Your goal:
Extend the news article about Zach Branson's liver transplant, picking up right after its final paragraph.

---- Excerpted text

Zach Branson, a Colorado man whose lifesaving transplant was put on hold last month because of the coronavirus pandemic, has received a new liver, donated by his uncle.
Doctors at UCHealth University of Colorado Hospital in Denver previously canceled the surgery — along with all other organ transplants from living donors — amid concerns that such operations would leave patients and donors vulnerable to the coronavirus.
But the hospital reversed course last week after developing the capability to test for the coronavirus in UCHealth’s lab and get results in under four hours.
"All potential living donor transplant patients are being reviewed on a case-by-case basis, examining risks to the donor and recipient, before an appropriate plan of action is determined,” Dan Weaver, a hospital spokesman, said in an email.
Both Branson, 33, and his uncle, Troy, 45, tested negative for the virus Monday morning, giving doctors the green light. Within hours, transplant surgeons had removed a portion of Troy’s healthy liver and implanted it in his nephew, who was born with a rare disease that caused bile to back up in his body, slowly devastating his liver.
“Zach is doing great!” his sister, Ashley, wrote in a text message Tuesday morning. “Surgeon said his new liver is working great.”
Doctors had told Branson early last month that, without the transplant surgery, he might have 30 to 45 days to live. Then, on March 13, he received word that the hospital was postponing the operation, scheduled for March 25, citing concerns about the coronavirus.
In the days afterward, Branson made arrangements for home hospice care — unsure whether he would need it.
“Whatever is meant to be is going to be,” he said at the time. “That’s the way I’m trying to approach this.”

--------
---- Source information

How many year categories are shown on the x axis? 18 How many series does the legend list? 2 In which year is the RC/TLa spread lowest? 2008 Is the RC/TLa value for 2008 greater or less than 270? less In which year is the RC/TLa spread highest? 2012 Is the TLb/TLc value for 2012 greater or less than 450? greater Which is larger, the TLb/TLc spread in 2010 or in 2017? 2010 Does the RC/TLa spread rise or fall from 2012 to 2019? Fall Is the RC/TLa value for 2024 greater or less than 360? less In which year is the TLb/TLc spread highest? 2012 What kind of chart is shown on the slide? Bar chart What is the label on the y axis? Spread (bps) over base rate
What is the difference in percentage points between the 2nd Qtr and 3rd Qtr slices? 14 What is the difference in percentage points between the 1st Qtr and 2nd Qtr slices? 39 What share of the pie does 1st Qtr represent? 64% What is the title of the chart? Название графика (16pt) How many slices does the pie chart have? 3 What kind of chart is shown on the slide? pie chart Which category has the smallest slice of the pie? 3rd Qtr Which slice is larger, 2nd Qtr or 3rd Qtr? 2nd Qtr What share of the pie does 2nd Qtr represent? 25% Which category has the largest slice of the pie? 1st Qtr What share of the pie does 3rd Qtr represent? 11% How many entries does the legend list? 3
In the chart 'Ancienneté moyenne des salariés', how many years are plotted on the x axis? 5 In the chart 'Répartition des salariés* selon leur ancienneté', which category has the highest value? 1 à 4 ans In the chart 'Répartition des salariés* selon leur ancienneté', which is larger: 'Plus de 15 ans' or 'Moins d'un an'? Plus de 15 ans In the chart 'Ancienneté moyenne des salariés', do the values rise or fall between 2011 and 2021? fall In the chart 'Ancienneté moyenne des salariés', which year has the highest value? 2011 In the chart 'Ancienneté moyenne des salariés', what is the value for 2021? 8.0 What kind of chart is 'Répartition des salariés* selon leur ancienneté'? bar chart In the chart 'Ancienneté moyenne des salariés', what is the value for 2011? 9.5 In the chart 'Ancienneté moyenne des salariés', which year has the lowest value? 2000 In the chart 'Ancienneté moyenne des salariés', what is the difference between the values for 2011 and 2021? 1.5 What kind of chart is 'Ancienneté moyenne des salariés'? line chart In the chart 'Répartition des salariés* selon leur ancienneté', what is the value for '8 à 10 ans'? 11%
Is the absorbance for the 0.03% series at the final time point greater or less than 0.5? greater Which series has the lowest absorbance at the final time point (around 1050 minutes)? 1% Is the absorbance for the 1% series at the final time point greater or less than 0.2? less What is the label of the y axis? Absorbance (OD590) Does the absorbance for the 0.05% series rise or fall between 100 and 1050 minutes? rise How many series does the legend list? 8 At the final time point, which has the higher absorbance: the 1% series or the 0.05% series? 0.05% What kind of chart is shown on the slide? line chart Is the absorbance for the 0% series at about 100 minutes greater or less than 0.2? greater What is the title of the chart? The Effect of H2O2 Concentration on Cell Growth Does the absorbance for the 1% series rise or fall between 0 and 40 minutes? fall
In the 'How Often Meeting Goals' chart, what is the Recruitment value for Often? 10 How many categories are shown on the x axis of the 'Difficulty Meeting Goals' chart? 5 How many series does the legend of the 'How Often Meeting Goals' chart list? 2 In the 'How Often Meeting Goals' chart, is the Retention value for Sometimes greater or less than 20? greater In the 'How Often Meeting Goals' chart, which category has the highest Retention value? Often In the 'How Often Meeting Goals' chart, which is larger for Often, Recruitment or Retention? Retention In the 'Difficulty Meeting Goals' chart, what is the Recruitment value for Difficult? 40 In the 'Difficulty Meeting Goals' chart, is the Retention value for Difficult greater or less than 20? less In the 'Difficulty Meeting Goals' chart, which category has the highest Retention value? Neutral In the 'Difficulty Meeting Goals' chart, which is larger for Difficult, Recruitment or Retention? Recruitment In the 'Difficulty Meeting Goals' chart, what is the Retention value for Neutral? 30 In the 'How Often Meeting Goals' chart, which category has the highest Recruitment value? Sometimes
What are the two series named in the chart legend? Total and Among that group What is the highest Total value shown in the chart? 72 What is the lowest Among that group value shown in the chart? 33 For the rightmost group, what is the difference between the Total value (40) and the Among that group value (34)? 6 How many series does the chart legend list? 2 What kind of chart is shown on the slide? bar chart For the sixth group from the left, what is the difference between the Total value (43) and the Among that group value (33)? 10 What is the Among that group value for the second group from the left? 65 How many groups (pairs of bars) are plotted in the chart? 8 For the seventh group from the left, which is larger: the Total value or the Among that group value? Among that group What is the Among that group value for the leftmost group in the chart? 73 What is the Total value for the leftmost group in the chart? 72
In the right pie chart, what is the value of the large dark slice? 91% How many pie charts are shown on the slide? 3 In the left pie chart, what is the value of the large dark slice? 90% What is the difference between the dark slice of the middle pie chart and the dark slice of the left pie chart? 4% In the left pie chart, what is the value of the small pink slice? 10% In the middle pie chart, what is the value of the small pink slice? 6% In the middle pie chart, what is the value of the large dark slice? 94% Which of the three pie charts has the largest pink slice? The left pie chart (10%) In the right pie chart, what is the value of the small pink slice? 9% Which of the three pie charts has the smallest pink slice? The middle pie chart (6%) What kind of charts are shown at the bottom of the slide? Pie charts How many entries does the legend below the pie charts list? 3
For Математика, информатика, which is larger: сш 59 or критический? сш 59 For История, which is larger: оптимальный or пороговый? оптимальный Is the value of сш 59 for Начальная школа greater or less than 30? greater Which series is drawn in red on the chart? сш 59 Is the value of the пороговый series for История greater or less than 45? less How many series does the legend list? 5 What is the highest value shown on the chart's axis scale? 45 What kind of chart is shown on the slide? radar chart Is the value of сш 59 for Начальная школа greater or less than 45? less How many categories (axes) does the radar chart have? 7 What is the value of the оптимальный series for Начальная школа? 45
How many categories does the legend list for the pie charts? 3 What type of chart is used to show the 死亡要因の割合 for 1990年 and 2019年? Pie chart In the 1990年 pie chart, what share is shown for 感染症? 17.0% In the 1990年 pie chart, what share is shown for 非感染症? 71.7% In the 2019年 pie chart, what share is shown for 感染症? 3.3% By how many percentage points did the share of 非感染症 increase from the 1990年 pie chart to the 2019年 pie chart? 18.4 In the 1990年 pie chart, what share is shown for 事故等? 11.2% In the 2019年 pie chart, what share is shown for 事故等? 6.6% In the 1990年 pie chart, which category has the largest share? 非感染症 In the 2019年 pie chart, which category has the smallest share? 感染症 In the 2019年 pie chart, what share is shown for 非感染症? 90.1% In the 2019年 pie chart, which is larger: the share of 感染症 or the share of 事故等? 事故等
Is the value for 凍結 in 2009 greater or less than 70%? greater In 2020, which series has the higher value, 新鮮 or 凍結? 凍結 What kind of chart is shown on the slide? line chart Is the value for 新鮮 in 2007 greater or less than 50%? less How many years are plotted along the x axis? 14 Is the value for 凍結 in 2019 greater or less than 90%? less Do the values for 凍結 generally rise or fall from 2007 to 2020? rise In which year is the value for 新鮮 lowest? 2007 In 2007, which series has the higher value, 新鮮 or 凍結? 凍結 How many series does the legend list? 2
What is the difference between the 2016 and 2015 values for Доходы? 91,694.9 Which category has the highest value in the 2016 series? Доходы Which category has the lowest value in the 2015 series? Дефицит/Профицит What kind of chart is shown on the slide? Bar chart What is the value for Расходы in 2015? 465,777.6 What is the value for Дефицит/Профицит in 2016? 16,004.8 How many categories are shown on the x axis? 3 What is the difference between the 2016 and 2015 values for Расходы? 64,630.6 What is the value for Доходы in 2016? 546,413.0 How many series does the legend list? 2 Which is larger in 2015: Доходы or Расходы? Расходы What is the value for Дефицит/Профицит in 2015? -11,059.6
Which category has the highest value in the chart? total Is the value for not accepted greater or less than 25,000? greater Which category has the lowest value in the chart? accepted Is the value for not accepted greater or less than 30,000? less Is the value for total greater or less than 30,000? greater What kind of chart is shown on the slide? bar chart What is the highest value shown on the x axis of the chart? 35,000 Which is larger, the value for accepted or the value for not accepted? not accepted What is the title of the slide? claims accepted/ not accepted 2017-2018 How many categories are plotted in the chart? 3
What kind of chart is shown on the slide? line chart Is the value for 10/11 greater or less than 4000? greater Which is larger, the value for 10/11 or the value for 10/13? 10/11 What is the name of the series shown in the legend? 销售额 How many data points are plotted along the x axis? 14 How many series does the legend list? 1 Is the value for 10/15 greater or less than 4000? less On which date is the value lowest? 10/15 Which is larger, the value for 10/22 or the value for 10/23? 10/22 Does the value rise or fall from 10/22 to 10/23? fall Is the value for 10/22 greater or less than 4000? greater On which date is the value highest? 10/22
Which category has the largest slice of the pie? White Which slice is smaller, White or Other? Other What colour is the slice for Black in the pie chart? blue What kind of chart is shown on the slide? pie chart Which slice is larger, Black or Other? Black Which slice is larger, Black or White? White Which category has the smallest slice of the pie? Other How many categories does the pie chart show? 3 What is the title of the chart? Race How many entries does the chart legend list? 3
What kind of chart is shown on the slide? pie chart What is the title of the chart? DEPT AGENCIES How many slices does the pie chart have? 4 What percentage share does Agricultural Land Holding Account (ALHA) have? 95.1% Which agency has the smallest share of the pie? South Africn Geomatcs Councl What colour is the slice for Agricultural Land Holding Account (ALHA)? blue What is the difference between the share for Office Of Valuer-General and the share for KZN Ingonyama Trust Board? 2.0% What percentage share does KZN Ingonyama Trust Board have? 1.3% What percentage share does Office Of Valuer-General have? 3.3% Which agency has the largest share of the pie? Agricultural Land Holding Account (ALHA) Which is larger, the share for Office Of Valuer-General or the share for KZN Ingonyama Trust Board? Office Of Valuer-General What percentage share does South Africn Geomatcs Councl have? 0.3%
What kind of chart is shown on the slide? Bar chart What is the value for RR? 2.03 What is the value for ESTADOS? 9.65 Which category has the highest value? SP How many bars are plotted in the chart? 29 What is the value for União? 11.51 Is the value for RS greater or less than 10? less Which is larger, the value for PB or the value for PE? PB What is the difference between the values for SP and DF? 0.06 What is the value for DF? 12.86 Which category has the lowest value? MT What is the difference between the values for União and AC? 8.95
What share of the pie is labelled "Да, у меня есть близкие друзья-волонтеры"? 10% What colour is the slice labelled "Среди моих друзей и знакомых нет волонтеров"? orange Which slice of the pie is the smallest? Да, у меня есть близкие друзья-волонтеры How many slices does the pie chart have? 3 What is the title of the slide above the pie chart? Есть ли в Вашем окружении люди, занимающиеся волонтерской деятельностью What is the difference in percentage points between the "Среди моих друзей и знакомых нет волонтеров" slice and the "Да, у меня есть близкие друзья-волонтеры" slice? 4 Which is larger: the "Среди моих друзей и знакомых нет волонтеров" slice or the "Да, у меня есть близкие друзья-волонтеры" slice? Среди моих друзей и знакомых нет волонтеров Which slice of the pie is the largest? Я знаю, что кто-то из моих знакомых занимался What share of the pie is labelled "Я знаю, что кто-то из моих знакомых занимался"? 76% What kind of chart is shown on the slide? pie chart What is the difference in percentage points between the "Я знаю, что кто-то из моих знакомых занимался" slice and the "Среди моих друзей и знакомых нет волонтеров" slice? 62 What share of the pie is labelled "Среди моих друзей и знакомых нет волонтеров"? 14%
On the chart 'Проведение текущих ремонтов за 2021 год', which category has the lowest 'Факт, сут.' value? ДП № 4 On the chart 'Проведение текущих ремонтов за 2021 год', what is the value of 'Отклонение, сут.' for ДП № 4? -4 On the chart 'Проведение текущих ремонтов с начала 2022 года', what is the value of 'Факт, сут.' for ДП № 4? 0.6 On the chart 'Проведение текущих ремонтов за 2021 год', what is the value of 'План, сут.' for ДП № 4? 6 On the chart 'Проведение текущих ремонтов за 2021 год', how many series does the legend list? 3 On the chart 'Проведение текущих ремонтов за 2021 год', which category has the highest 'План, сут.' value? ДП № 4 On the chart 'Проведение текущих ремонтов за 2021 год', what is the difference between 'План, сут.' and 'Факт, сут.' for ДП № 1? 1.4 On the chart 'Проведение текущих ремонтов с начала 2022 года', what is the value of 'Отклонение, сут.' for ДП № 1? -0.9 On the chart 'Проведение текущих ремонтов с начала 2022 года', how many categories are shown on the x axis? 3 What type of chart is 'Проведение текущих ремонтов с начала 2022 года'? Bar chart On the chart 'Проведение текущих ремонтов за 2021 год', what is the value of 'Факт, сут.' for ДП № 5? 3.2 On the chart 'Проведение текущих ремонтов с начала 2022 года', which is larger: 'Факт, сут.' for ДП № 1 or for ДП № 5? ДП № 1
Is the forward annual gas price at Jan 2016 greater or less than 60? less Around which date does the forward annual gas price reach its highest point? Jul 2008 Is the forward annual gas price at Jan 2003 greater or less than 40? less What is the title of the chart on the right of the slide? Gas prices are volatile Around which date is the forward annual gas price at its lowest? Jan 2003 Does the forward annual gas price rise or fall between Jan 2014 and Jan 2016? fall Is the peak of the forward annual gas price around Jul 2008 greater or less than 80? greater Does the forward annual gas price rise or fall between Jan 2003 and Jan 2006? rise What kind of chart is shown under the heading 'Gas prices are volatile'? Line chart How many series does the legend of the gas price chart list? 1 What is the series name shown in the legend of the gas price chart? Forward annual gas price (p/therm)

--------

Exercise output:
The coronavirus pandemic has led hospitals across the United States to cancel or postpone most elective surgeries, seriously disrupting the lives of many awaiting new organs, transplant experts said.
Doctors in some parts of the country say an inability to quickly test potential donors for the coronavirus has led them to decline viable organs, forcing some ailing patients to wait longer. To avert the spread of the virus among vulnerable patients who must take immunosuppressive drugs to prevent rejection of their new organs, doctors have canceled most routine follow-up visits for transplant recipients.
And in anticipation of a surge of coronavirus patients requiring beds in intensive care units, some hospitals are now performing transplant operations only for patients who are at the most dire risk of death. That may mean delaying kidney transplants for patients who can get by on dialysis, or holding off on heart transplants for those surviving on mechanical heart pumps.
Prior to his surgery Monday, Branson said he knew he was fortunate to get another chance. On Tuesday morning, he texted his sister from his hospital bed, where he was recovering.
“They keep telling me I’m the most alert and active liver recipient that they’ve seen,” he wrote. “I chalk it all up to the extended love and support from all of you.”